Hi Benjamin,
Thank you very much for your idea. :)
I have no objection to your idea, but seeing from your patch, this only
works for aio subsystem because you changed the way to allocate the aio
ring pages, with a file mapping.
So far as I know, not only aio, but also other subsystems, such CMA, will
also have problem like this. The page cannot be migrated because it is
pinned in memory. So I think we should work out a common way to solve how
to migrate pinned pages.
I'm working in the way Mel has said, migrate_unpin() and migrate_pin()
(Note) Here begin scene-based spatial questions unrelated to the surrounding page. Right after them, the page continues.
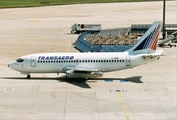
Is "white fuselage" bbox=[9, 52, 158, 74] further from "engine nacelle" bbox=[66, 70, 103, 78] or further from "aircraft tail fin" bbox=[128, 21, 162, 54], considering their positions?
"engine nacelle" bbox=[66, 70, 103, 78]

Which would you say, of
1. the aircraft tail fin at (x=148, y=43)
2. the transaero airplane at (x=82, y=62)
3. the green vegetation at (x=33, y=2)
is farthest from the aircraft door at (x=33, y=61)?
the green vegetation at (x=33, y=2)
callbacks. But as you saw, I met some problems, like I don't where to put
these two callbacks. And discussed with you guys, I want to try this:
1. Add a new member to struct page, used to remember the pin holders of
this page, including the pin and unpin callbacks and the necessary data.
This is more like a callback chain.
(I'm worry about this step, I'm not sure if it is good enough. After
all,
we need a good place to put the callbacks.)
And then, like Mel said,
2. Implement the callbacks in the subsystems, and register them to the
new member in struct page.
3. Call these callbacks before and after migration.
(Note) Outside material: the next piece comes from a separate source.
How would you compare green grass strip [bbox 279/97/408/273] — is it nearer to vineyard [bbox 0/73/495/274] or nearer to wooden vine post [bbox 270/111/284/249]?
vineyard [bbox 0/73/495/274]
I think I'll send a RFC patch next week when I finished the outline. I'm
just thinking of finding a common way to solve this problem that all the
other subsystems will benefit.
Thanks. :)
On 05/17/2013 08:23 AM, Benjamin LaHaise wrote:
On Thu, May 16, 2013 at 01:54:18PM +0800, Tang Chen wrote:
...
OK, I'll try to figure out a proper place to put the callbacks.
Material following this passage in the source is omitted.